As informações sobre o que ali teria acontecido vieram a público apenas no mês seguinte, a 13 de outubro, quando os jornais da capital divulgaram o resultado do inquérito policial. Dizia o processo que por volta das 3 horas da madrugada do dia 22 de setembro, ocorrera uma explosão na entrada do túnel nº 13 da Central, que estava situado pouco adiante do Túnel Grande, provocada por duas bombas de dinamite atiradas por pessoas que teriam fugido à aproximação do vigilante da estrada. No mesmo dia foram presos como suspeitos os italianos Giovanni Grimaldi e Giovanni Mazzuca. Grimaldi acabou por confessar que tinha sido convidado por um seu compatriota de nome Nilo Deodati, que se dizia engenheiro, a princípio para a realização de trabalhos de mineração, mas que depois lhe teria revelado seu propósito de destruir o “Túnel Grande”. Deodati acabaria preso logo em seguida e confessado ter sido aliciado por Augusto Vinhais, em nome do almirante Custódio de Melo, para realizar a empreitada. Mais tarde afirmaria que na noite do dia 12 de setembro teria estado a bordo do Aquidaban, o navio em que Custodia havia instalado o comando da revolta, ocasião em que mantivera entendimentos com Vinhais e com o próprio almirante Melo e que nessa ocasião teria ficado acertado o plano de explodir o túnel.

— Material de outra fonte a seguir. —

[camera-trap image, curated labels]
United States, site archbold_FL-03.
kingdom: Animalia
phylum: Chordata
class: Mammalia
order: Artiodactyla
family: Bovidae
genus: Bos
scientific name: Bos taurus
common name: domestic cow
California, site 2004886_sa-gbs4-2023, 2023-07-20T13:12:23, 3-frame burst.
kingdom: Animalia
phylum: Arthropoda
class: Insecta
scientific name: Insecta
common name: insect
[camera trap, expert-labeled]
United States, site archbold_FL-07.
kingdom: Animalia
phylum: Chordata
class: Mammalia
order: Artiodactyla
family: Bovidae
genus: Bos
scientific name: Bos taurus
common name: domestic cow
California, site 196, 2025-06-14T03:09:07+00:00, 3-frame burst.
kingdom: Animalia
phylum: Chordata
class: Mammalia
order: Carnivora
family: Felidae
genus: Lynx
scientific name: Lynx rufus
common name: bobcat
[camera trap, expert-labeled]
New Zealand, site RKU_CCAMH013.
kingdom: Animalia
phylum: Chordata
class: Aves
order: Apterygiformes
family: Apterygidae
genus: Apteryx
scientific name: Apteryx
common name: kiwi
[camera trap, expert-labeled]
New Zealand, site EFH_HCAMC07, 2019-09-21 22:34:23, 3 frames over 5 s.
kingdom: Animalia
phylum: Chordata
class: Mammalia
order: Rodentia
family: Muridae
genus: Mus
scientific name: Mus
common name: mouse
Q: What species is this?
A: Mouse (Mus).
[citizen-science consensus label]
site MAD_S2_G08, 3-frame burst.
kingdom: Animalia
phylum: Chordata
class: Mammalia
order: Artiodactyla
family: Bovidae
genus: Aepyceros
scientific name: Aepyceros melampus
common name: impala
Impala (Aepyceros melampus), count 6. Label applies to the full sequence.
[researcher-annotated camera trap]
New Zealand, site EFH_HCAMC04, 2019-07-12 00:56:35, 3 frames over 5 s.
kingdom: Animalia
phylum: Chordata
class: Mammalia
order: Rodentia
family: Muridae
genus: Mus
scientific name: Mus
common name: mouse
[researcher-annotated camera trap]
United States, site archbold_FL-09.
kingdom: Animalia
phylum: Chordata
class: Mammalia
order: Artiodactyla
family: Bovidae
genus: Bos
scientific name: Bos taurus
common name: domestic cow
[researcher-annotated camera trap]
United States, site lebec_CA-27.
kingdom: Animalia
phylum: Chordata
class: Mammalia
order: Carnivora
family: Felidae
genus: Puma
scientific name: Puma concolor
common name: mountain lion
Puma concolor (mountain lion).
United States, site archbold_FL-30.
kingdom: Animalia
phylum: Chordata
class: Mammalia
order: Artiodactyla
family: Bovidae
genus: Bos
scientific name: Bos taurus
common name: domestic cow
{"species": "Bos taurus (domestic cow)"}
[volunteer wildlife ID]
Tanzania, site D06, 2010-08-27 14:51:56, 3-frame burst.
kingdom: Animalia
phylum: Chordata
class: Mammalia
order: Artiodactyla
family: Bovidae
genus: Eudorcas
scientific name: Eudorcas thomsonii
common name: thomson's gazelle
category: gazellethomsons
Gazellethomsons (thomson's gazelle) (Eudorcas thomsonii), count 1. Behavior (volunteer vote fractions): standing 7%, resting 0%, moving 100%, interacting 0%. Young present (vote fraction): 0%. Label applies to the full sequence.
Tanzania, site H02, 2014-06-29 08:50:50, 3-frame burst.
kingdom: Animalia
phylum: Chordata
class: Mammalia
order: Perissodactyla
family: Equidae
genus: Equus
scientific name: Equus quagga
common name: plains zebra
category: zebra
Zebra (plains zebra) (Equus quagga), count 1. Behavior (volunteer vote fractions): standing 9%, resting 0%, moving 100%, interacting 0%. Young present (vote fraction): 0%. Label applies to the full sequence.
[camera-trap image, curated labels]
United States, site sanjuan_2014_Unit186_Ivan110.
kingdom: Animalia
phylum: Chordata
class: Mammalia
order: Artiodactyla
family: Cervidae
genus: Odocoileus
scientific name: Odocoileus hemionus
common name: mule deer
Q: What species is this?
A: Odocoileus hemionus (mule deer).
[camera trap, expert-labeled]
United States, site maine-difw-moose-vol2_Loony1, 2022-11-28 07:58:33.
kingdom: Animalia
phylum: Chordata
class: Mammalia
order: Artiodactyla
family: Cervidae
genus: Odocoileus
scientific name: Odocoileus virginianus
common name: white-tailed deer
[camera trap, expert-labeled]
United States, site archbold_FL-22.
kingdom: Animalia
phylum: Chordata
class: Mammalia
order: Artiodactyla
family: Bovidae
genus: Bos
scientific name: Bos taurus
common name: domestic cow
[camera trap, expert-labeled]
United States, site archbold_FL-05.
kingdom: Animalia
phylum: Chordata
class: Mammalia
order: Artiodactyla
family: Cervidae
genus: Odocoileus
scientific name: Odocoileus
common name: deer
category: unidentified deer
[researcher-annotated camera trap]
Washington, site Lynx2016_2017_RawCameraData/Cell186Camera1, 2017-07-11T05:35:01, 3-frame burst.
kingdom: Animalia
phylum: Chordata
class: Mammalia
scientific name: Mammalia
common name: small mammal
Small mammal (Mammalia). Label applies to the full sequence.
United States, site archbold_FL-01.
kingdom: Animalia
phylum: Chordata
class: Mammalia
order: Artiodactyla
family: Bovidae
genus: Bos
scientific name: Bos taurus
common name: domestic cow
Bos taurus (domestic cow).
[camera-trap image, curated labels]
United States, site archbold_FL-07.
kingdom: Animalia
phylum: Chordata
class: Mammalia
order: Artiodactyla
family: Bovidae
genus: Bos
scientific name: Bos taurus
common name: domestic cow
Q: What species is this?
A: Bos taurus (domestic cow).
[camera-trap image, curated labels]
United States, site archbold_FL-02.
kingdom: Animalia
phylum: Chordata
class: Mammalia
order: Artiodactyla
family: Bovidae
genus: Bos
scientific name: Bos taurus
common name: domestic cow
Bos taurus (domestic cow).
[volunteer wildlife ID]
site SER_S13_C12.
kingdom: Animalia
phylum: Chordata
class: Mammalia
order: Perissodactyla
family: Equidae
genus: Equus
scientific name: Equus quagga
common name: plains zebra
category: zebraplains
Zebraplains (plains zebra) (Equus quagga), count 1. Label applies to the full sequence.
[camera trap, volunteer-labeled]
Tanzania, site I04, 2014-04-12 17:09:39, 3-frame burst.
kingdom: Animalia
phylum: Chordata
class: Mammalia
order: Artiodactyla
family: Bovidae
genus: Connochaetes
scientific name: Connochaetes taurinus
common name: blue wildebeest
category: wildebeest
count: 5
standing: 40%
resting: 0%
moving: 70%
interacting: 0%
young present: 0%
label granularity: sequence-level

Foram encontrados com Grimaldi 15 cartuchos de dinamite além de outros equipamentos que os peritos concluíram serem capazes de produzir uma bomba suficiente, se aplicado em ponto adequado, para destruir completamente qualquer túnel da estrada de ferro. Os dois cartuchos utilizados na madrugada do dia 22, diria Grimaldi, teriam sido utilizados apenas para testar a qualidade do explosivo. Talvez por isso tenha produzido apenas um pequeno estrago na boca do túnel, sem causar o impedimento da via. Grimaldi só não esperava ser surpreendido logo após o teste
(continua...)

Notas:[1] Vila-Lobos, Raul (Epaminondas Vilalba, pseud.), “A revolta da armada, de 6 de setembro de 1893”. R.Janeiro, Laemmert, 1897. pg 13[2] Anônimo (atribuído a Guanabara, Alcindo) “Notas de um revoltoso”. R.Janeiro, Tip.Morais. 1895. pp. 30[3] Freire, Felisbelo Firmo de Oliveira. História da Revolta de 6 de Setembro de 1893. Brasília, UNB. 1982. pg 113[4] Os comandantes dos navios portugueses foram os que mais se envolveram no evento e, quando vencida a revolta, acabaram por dar asilo aos revoltosos contrariando as intenções de Floriano. Por conta desse episódio as relações diplomáticas entre o Brasil e Portugal ficaram cortadas por vários anos.[5] Os resultados do inquérito foram divulgados, entre outros jornais, na Gazeta de Notícias, edição do dia 13 de outubro de 1893, 1ª página. O túnel nº 13, de 91,9 metros, que ficava um pouco adiante do “Túnel Grande”, que era o túnel nº 12.